The buxom young redhead from Texas, who had introduced herself as Trisha, stepped forward. “It’s tradition, honey. You a Texas gal. You know how important these things are,” she looked around to the others for support. “We all did it. I promise you, another glass of wine, and it’ll all be good fun.”

Jill could not expect this girl, who looked like she stepped directly off the Miss Texas USA ramp, to understand, so she turned to Simone. “You know why I can’t do this, Simone. Please,” she pleaded in a whisper, tears glistening in her eyes.

The woman nodded her head of curls and turned back towards the others. “It’s her choice, girls. You know that.”

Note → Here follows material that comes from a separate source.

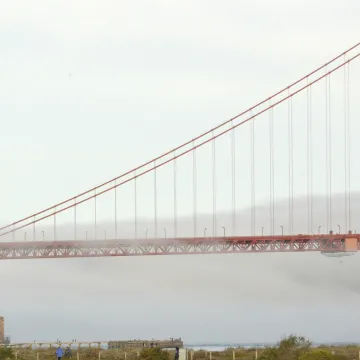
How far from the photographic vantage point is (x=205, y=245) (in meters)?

The petite brunette, who had just entered the kitchen carrying a toddler, stopped. A horrified expression crossed her pretty face, as tears threatened to brim over her green eyes. “You have to,” she cried out. Looking at Simone, she begged, “You have to tell her. She has to do it. I don’t want this happening to anyone else.”

Simone tried to wrap her arms about the younger woman, “Chloe, you have to let this one go, honey. It wasn’t your fault. Daniel’s right, it’s all just a superstition. You refusing to dance had nothing to do with that copter going down. You aren’t to blame for Zach’s death any more than Dwayne is.”

The woman clutched tightly to the toddler as the tears spilled down her innocent cheeks. “Maybe you are right, but I’ll never know for sure, will I?”

Her eyes bored into Jill, who at that moment felt remarkably sober. She knew those eyes. They had stared back at her from a mirror for years. They were the eyes of grief.

“It’s a dance. Just a dance. Trust me; it isn’t worth the pain of never knowing,” Chloe choked out the words before she turned and ran from the room, clutching the little boy so tightly that he began to cry.

Jill stood up and went to follow after her. Her heart brimmed over with the shared pain of losing a soldier, husband, and father. It was the worst of nightmares, suddenly made real.

But Simone held out her hand. “I’ll go after her, sweetie. And don’t let this lot pressure you. It is your decision. The tradition began as a special gift freely given by a bride to her groom. If that ain’t what you want, then don’t do it.”

Jill nodded and squeezed her friend’s chunky hand. “Thank you. Now go after her. And call me if you need me. I might be drunk, but I ain’t so drunk I don’t still know those feelings. Tell her I’ll call her next week too, will you?”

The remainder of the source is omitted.